-- START OF DATA FOR THIS EXERCISE --

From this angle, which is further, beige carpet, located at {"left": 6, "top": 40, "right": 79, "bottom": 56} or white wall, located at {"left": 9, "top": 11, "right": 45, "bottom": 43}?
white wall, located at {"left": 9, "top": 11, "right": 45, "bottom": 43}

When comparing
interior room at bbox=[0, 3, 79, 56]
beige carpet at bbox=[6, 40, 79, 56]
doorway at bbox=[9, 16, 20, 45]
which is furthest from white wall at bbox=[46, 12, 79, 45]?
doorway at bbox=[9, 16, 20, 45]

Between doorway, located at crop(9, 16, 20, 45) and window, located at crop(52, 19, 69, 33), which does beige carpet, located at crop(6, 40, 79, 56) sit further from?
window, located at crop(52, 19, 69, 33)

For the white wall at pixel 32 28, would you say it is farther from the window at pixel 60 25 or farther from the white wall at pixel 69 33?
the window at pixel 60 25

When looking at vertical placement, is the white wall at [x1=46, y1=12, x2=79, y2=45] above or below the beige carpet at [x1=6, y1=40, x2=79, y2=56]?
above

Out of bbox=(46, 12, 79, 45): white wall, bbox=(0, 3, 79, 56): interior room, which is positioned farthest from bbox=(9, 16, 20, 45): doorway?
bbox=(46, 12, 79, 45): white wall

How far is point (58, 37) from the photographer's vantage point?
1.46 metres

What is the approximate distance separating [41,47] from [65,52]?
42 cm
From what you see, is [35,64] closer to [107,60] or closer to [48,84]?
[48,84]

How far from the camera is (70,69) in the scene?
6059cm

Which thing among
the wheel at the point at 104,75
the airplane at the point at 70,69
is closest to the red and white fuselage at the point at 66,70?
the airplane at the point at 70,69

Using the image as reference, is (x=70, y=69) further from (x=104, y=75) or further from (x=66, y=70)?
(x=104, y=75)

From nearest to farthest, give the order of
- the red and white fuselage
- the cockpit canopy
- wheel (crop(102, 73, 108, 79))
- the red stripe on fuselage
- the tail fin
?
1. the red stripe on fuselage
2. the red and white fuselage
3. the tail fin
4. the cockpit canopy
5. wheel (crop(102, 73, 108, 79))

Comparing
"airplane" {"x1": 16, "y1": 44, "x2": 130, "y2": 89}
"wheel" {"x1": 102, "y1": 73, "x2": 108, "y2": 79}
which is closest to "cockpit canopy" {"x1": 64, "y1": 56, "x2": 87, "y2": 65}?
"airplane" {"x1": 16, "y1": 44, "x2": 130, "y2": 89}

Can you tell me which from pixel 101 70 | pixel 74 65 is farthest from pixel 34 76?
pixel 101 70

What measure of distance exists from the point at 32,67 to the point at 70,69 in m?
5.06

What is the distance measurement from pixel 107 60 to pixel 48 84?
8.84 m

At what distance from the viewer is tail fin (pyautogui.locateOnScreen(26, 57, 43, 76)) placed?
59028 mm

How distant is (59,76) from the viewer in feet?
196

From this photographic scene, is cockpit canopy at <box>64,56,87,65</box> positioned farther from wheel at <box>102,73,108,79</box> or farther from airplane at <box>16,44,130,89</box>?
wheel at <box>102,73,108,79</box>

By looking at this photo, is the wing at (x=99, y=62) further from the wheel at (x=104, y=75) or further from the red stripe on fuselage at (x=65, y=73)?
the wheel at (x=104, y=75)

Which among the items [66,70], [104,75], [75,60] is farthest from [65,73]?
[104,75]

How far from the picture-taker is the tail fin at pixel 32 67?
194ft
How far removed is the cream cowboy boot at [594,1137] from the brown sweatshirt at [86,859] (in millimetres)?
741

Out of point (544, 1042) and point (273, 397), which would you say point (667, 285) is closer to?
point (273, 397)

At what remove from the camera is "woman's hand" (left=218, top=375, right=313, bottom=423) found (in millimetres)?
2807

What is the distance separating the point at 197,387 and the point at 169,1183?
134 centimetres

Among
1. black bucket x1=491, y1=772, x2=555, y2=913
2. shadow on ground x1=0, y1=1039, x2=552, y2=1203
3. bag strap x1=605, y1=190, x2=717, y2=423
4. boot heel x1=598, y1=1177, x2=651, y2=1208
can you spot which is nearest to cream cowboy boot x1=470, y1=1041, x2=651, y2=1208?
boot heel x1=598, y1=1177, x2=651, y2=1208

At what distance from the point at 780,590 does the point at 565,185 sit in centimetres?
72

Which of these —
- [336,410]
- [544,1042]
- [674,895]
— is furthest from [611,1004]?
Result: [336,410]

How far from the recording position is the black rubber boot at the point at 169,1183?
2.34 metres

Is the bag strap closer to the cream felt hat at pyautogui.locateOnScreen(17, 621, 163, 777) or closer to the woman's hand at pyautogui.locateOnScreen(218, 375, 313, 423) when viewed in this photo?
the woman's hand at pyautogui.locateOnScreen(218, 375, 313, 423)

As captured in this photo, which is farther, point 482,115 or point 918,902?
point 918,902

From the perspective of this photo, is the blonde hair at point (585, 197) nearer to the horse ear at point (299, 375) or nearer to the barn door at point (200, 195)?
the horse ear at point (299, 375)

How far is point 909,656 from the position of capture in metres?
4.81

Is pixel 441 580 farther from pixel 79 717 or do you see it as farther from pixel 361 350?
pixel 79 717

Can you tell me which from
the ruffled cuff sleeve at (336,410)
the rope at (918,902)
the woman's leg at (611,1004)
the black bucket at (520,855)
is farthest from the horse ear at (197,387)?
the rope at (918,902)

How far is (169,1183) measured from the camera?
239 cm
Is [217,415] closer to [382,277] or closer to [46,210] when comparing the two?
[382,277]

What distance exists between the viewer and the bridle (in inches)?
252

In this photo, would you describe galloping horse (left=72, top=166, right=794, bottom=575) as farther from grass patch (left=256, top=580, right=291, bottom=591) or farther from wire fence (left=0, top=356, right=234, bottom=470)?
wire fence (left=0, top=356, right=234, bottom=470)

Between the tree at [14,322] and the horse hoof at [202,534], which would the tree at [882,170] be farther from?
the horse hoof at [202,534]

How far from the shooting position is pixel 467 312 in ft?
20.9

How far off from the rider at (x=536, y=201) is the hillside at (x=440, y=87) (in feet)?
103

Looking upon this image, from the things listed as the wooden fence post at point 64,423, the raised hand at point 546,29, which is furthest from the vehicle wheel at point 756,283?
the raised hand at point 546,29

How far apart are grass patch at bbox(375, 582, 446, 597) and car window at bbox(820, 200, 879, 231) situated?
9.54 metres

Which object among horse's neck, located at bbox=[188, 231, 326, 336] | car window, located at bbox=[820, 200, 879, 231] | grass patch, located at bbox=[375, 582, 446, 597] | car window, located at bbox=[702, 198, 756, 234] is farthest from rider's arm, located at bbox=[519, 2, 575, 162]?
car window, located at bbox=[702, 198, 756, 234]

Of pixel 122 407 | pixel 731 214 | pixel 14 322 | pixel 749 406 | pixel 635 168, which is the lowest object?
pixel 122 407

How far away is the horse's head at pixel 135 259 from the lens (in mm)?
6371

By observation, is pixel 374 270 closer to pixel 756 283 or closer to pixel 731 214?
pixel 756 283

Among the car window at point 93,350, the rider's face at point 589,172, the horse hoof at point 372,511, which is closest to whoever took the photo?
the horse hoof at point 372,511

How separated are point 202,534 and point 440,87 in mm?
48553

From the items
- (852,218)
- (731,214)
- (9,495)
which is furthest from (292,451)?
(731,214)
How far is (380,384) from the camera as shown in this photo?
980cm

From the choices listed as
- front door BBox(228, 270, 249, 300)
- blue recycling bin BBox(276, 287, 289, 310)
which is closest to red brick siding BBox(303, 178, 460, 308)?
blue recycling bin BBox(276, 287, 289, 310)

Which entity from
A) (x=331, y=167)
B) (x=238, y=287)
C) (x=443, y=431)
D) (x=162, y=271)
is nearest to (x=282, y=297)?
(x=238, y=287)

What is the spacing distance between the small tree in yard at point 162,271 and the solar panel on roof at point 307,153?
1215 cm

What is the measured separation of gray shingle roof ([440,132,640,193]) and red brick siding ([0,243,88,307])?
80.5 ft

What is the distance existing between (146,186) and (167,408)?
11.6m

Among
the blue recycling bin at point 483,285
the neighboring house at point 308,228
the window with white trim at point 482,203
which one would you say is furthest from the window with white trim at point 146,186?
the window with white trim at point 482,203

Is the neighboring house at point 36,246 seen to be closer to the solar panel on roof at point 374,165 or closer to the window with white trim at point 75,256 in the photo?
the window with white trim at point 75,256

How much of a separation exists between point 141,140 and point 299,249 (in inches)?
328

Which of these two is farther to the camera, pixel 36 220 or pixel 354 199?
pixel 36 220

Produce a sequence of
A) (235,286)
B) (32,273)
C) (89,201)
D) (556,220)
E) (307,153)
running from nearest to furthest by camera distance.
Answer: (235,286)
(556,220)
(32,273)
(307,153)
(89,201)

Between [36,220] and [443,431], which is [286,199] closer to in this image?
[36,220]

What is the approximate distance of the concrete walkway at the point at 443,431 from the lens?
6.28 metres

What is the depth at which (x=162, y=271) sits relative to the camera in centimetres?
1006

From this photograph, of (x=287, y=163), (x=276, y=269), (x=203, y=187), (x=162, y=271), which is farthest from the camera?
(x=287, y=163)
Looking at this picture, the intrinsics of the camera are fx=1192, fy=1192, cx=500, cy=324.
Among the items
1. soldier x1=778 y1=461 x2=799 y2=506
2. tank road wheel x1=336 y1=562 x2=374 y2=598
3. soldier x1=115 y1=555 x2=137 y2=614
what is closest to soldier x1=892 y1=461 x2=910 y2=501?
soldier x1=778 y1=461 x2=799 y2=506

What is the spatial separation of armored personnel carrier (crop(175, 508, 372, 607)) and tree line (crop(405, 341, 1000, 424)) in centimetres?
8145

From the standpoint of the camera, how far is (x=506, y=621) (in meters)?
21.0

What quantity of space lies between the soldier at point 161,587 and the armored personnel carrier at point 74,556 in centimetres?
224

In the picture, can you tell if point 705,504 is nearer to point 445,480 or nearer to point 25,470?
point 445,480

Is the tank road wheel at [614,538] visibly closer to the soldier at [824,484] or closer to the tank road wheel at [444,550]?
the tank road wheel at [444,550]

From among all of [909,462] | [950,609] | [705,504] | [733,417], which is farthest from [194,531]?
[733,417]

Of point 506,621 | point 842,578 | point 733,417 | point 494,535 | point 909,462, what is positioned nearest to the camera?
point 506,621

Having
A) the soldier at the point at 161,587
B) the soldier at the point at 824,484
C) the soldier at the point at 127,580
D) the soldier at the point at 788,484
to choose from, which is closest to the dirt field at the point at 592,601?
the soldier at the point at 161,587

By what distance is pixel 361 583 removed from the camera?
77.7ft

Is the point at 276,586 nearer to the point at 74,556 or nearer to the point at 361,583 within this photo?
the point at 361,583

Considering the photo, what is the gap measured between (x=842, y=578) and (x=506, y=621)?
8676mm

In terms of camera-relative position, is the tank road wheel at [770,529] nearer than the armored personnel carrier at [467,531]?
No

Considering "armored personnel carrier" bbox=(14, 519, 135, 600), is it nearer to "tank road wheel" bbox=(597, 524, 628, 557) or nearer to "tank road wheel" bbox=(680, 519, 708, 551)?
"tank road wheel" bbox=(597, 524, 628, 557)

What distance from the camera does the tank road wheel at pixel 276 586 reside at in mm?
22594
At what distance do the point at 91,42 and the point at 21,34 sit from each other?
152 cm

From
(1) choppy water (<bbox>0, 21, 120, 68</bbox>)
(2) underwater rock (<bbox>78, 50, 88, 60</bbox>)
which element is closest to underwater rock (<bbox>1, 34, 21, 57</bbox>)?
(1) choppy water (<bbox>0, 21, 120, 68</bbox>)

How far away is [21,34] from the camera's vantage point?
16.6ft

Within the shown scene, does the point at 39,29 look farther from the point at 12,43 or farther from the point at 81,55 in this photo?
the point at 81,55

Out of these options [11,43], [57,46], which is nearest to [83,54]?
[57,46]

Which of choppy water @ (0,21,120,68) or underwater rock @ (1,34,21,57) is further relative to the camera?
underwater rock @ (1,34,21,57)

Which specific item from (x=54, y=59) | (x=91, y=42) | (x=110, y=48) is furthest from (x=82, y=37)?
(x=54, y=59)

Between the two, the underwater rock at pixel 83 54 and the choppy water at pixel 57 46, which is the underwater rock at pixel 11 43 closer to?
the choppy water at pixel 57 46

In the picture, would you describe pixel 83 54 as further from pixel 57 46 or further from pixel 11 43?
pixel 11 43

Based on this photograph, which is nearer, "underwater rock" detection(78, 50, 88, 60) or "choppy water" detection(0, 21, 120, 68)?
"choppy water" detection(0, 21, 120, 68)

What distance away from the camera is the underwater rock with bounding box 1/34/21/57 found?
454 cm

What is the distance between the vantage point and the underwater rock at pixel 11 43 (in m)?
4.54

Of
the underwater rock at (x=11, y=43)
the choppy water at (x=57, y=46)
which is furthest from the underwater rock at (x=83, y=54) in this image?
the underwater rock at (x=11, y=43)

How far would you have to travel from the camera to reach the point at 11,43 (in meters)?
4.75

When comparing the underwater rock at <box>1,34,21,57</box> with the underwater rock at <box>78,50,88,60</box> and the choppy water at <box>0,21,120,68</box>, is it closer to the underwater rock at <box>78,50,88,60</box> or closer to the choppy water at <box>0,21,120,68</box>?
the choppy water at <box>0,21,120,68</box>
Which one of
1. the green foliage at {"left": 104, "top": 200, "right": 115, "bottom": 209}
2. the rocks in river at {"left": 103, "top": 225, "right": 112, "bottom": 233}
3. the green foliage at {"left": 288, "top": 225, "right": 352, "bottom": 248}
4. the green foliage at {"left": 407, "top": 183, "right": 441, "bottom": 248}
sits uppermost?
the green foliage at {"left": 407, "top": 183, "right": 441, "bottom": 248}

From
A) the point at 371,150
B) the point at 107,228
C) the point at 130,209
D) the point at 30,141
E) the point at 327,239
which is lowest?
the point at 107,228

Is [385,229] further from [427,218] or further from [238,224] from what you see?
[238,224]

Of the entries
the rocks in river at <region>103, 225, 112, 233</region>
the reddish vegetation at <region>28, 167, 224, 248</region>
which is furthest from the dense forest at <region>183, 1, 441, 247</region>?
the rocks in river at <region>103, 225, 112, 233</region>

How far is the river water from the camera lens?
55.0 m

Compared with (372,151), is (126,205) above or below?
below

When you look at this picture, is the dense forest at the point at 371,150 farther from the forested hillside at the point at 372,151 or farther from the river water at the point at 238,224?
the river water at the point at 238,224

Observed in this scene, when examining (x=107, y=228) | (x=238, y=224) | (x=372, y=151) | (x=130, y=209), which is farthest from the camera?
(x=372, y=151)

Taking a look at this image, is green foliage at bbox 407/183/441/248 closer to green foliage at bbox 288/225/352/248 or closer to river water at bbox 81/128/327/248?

-- END OF DATA FOR THIS EXERCISE --

THE EXERCISE: Repeat only the stretch of lines that begins at the line containing "How far would" and ends at the last line above, both included.

THE SOLUTION:
How far would you have to travel from the camera to reach the point at 11,43 (in meters)?
4.75

When comparing the underwater rock at <box>1,34,21,57</box> with the underwater rock at <box>78,50,88,60</box> and the choppy water at <box>0,21,120,68</box>, is it closer to the underwater rock at <box>78,50,88,60</box> or closer to the choppy water at <box>0,21,120,68</box>?
the choppy water at <box>0,21,120,68</box>
Which one of
1. the green foliage at {"left": 104, "top": 200, "right": 115, "bottom": 209}
2. the rocks in river at {"left": 103, "top": 225, "right": 112, "bottom": 233}
3. the green foliage at {"left": 288, "top": 225, "right": 352, "bottom": 248}
4. the green foliage at {"left": 407, "top": 183, "right": 441, "bottom": 248}
sits uppermost?
the green foliage at {"left": 407, "top": 183, "right": 441, "bottom": 248}

From
A) the point at 371,150
B) the point at 107,228
C) the point at 130,209
D) the point at 30,141
E) the point at 327,239
which is lowest?
the point at 107,228

Is [385,229] further from [427,218] or further from [238,224] from what you see?
[238,224]

Of the entries
the rocks in river at <region>103, 225, 112, 233</region>
the reddish vegetation at <region>28, 167, 224, 248</region>
which is furthest from the dense forest at <region>183, 1, 441, 247</region>?
the rocks in river at <region>103, 225, 112, 233</region>

How far is the river water from the camera lens?
55.0 m

Compared with (372,151), is (126,205) above or below?
below

When you look at this picture, is the dense forest at the point at 371,150 farther from the forested hillside at the point at 372,151 or farther from the river water at the point at 238,224?
the river water at the point at 238,224

Observed in this scene, when examining (x=107, y=228) | (x=238, y=224) | (x=372, y=151) | (x=130, y=209), which is farthest from the camera?
(x=372, y=151)

Taking a look at this image, is green foliage at bbox 407/183/441/248 closer to green foliage at bbox 288/225/352/248 or closer to river water at bbox 81/128/327/248?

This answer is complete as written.